We obtained observational data from 2012 from the CHLV2 station of the National Oceanic and Atmospheric Administration’s (NOAA) Buoy Center, which is located offshore from Virginia Beach, as well as from a long-established meteorological tower in the Cabauw, Netherlands. The data include wind speed and direction for every 10 minutes.
In one-month segments, we ran short-term and mid-term models to predict wind speeds in 2- and 6-hour increments and compared the models against the observational data. The mid-term model showed significant errors in predicting wind speed, while the short-term model gave more accurate predictions.
We wanted to see if we could further improve the short-term predictions, so we applied an ensemble of three models: a persistence model, a linear regression model, and a Mass Spring Damper model. Based on the performance of each method in a given time period, we selected the model with lower error rates for the next time period.
For the two-hour timeframe, this approach showed a 9% improvement in mean errors and an 18% improvement in large errors. For the six-hour timeframe, this approach produced a 17% improvement in mean errors and a 40% improvement in large errors.
What is equally interesting is that we are now also finding that the blending significantly improves the mid-term forecast for the day ahead (around 24 hours into the future), by about 10 to 20%.
What implications do these findings have for the wind power industry?
If you are a wind operator, you don’t care about small or average errors. You care about the large errors. This blended learning model reduced large errors significantly.
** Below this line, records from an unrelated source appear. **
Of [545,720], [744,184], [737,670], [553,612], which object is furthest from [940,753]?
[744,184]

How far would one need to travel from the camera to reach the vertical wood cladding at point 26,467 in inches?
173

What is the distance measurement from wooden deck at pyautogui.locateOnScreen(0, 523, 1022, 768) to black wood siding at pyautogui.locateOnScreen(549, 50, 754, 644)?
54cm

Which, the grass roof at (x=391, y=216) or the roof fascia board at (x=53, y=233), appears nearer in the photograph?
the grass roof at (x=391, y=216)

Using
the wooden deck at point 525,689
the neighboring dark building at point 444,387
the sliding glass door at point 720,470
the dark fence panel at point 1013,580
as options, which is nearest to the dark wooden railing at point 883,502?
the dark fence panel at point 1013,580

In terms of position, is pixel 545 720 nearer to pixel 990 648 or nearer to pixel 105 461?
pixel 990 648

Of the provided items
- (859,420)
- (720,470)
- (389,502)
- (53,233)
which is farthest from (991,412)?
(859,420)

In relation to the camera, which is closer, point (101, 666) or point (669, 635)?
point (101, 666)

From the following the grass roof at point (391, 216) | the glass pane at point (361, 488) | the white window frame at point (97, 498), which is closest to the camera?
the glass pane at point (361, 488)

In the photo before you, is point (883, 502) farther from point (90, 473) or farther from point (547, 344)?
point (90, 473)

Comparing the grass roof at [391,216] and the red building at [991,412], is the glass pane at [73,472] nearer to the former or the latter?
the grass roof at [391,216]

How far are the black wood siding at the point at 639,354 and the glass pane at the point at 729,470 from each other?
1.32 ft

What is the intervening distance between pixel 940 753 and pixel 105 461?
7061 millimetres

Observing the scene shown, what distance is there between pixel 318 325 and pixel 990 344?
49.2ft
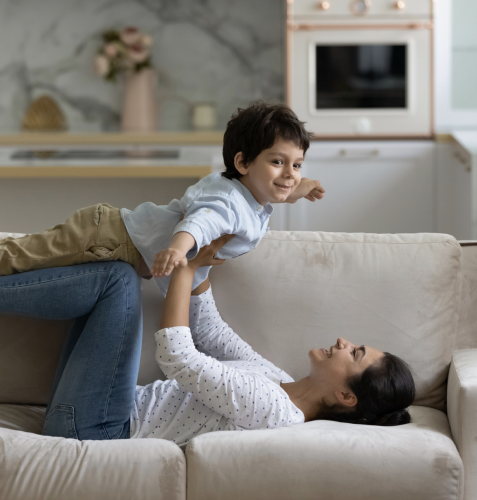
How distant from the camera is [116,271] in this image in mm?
1377

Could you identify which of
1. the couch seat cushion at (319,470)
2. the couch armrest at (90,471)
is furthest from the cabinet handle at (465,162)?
the couch armrest at (90,471)

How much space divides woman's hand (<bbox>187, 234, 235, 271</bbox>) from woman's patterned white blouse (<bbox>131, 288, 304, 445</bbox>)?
6.2 inches

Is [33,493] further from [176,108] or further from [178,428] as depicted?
[176,108]

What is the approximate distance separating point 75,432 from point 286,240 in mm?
730

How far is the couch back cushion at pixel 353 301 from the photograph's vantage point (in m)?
1.58

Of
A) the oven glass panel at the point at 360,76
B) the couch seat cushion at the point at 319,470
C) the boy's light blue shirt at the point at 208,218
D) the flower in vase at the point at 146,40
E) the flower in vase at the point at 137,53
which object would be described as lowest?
the couch seat cushion at the point at 319,470

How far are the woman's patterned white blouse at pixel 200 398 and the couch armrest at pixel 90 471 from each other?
0.46 ft

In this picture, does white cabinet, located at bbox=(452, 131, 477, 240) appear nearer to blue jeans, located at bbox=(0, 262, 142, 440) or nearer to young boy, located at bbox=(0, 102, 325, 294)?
young boy, located at bbox=(0, 102, 325, 294)

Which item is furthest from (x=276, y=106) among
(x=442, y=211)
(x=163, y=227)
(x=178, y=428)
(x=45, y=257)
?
(x=442, y=211)

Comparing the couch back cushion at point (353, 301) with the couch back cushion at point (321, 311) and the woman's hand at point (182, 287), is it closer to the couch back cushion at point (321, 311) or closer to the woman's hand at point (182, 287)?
the couch back cushion at point (321, 311)

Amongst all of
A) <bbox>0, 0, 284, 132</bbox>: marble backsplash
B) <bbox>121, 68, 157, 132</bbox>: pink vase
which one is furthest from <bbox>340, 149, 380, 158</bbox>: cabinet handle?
<bbox>121, 68, 157, 132</bbox>: pink vase

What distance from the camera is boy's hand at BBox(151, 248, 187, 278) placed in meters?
1.14

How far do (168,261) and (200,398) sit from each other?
12.7 inches

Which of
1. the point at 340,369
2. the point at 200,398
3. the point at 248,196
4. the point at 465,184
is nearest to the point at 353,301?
the point at 340,369
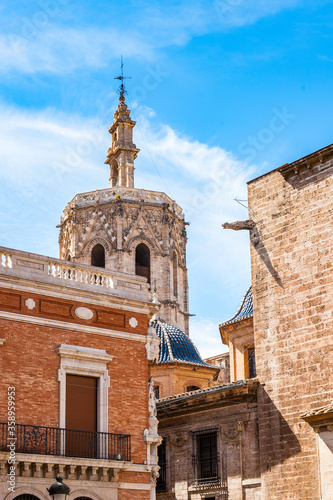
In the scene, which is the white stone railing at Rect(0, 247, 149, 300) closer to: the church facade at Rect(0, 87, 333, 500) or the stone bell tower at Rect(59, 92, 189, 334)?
the church facade at Rect(0, 87, 333, 500)

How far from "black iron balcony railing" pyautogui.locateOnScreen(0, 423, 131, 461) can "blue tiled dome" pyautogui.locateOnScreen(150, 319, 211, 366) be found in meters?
12.7

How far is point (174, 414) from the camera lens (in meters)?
→ 24.3

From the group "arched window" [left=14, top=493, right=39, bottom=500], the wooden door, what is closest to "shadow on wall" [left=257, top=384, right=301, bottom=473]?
the wooden door

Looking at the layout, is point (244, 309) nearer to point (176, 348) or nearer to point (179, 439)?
point (176, 348)

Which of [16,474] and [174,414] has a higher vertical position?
[174,414]

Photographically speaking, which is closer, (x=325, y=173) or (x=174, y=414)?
(x=325, y=173)

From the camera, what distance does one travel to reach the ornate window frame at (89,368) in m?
19.0

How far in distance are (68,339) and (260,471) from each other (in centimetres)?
624

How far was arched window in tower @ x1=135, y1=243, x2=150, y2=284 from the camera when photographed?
1907 inches

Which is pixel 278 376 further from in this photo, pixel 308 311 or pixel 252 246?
pixel 252 246

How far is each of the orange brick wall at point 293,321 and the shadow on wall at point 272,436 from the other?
1.0 inches

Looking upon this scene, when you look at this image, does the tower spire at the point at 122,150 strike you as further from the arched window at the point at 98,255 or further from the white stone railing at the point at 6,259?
the white stone railing at the point at 6,259

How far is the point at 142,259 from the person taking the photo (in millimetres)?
48906

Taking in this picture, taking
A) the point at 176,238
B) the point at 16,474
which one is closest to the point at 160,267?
the point at 176,238
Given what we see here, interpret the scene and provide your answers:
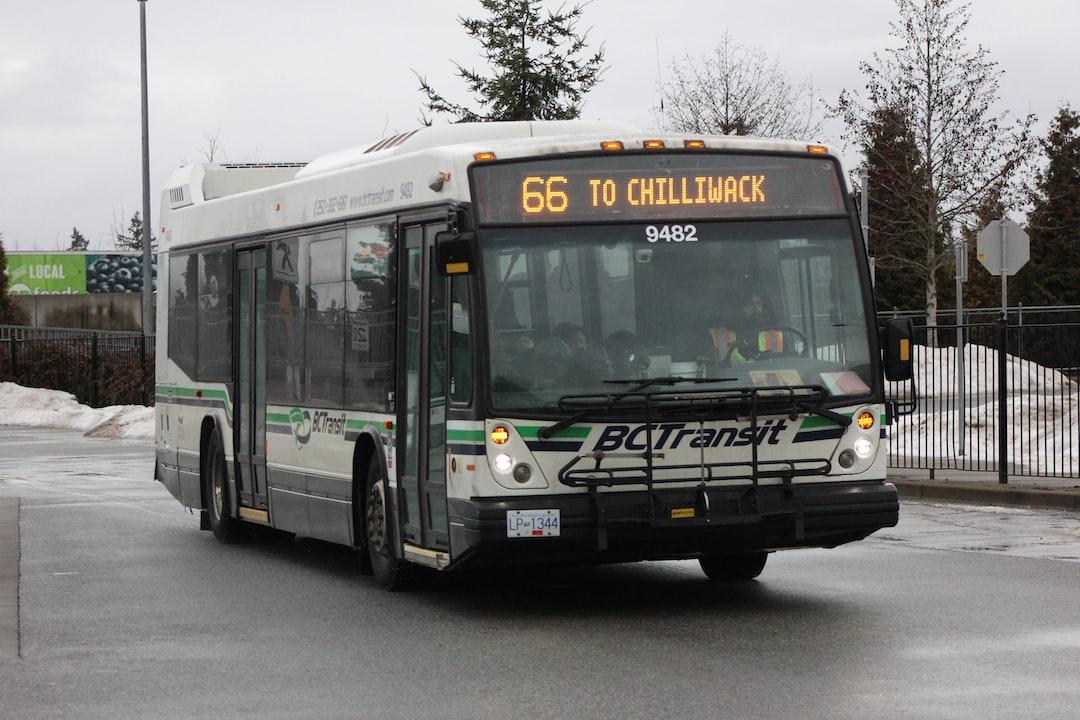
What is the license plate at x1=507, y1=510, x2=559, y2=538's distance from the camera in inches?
424

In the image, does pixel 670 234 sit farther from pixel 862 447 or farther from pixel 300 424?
pixel 300 424

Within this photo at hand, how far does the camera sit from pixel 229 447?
16.1 metres

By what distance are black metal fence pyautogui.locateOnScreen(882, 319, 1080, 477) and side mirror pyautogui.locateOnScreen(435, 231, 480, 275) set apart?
10.5 m

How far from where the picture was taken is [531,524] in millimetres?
10781

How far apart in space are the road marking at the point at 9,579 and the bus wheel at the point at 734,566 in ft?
14.8

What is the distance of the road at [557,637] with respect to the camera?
8.36 meters

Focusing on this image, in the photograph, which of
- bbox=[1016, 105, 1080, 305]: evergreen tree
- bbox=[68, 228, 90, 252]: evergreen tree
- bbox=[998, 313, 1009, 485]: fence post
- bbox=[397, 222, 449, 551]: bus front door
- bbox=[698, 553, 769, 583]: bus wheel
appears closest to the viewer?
bbox=[397, 222, 449, 551]: bus front door

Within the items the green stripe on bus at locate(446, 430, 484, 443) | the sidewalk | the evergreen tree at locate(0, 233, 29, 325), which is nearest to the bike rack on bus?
the green stripe on bus at locate(446, 430, 484, 443)

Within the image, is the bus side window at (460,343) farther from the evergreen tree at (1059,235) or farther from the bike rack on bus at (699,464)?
the evergreen tree at (1059,235)

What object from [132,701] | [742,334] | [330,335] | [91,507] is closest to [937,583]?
[742,334]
When wind comprises a small percentage of power in the grid, no one cares much about variability. When it grows, you care a lot. A colleague of mine at Princeton says that the current uncertainty in forecasting wind will limit wind power on the East Coast to just 30% of total power. By improving the forecast, we can increase the maximum percentage of wind power that can come from variable renewables.
What future directions will your research take?
We still need more observational data to additionally validate and improve the short-term models. We will run the mid-term model in real-time and compare the results to real-time observational data. Another key factor in running large wind farms is prediction of the wind direction. We will use the same techniques to provide short- to mid-term wind direction predictions.
We will use these findings to prepare a proposal for a full study to the U.S. Department of Energy. We hope to assess the challenges of applying this hybrid model in operational settings. In the current climate, we are uncertain about energy funding, but there’s still a lot we can do improve these models in realistic environments.